The task:
When the line with "Сито-пружинка в носик" turns up below, begin repeating exactly, and carry on through the line with "Predator Caffeine 210mg 120 cápsulas Nutrata"; no pictures go into the copy.

Provided data:
• • • • • • •
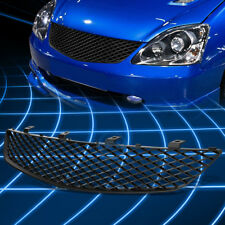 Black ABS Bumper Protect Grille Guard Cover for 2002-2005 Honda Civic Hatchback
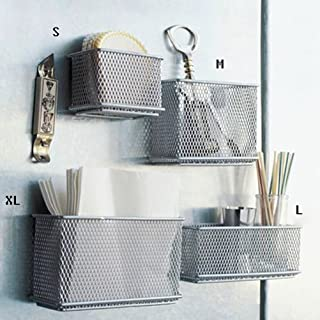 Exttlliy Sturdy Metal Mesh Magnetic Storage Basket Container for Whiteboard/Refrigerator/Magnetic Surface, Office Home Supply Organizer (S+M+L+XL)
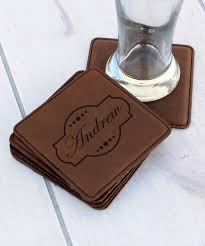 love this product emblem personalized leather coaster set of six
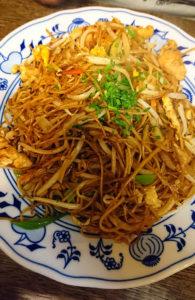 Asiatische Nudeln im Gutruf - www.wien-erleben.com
• • • • • • •
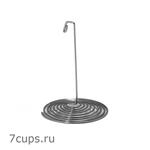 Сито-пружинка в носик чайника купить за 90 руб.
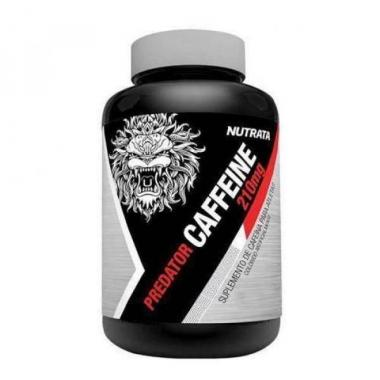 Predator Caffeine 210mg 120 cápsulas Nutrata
• • • • • • •
Your solution:
 Сито-пружинка в носик чайника купить за 90 руб.
 Predator Caffeine 210mg 120 cápsulas Nutrata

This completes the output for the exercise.